Она молчала несколько минут, и он рассматривал ее профиль. Он мягко расплывался на волнующейся полуденной синеве, перед большими красными, зелеными, фиолетовыми бутылками, сверкавшими у окна. Белая, слегка волнистая линия ее фигуры выделялась нежно и тихо. Она чуть-чуть изогнулась вперед, бессознательно благоговея и внутренне склоняясь перед богиней.
Наконец, Якобус сказал, понизив голос:
— Я замечаю, вы видите это. Вы видите, что эта женщина высокомерна, холодна и готова плакать при соприкосновении с «другим», с действительным. Тем не менее она должна положить на рог кентавра свою руку, свою худую, в жилках, медлительную, холодную руку. Ее манит ужас, а, может быть, в ней говорит высокое, далекое страдание.
Герцогиня подтвердила:
— Я вижу это. Я вижу также, что это, должно быть, Паллада Боттичелли, пропавшая Паллада!

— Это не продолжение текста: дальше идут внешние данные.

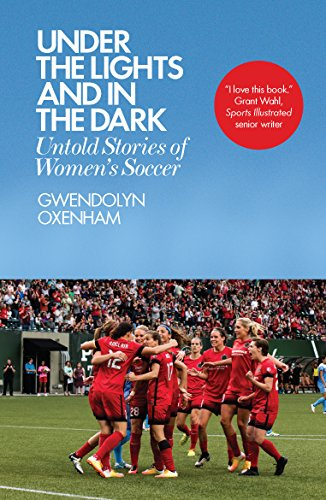 Under the Lights and In the Dark: Untold Stories of Women's Soccer por Gwendolyn Oxenham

— Да. Мне вздумалось еще раз изобразить богиню, о которой грезил флорентинец… Делал ли он это? Нет, я не верю рассказам об этом. Он не написал ее, ему не удалось сделать ничего, кроме известных этюдов. Но огромная греза тех, кто жил четыреста лет тому назад, продолжает жить во всех, кто жаждет красоты. Когда мы на одно мгновение становимся очень велики, в нашу кисть переливается ощущение, которое было у одного из тех, четыреста лет тому назад. Я запечатлел это ощущение. Я утверждаю, что это Паллада, которую написал бы Боттичелли.
Герцогиня размышляла:
— Эта Паллада некрасива, — медленно произнесла она. — Но в ее глазах горит ее душа. Она прекрасна от тоски по прекрасному. Как глубоко чувствую я ее сегодня!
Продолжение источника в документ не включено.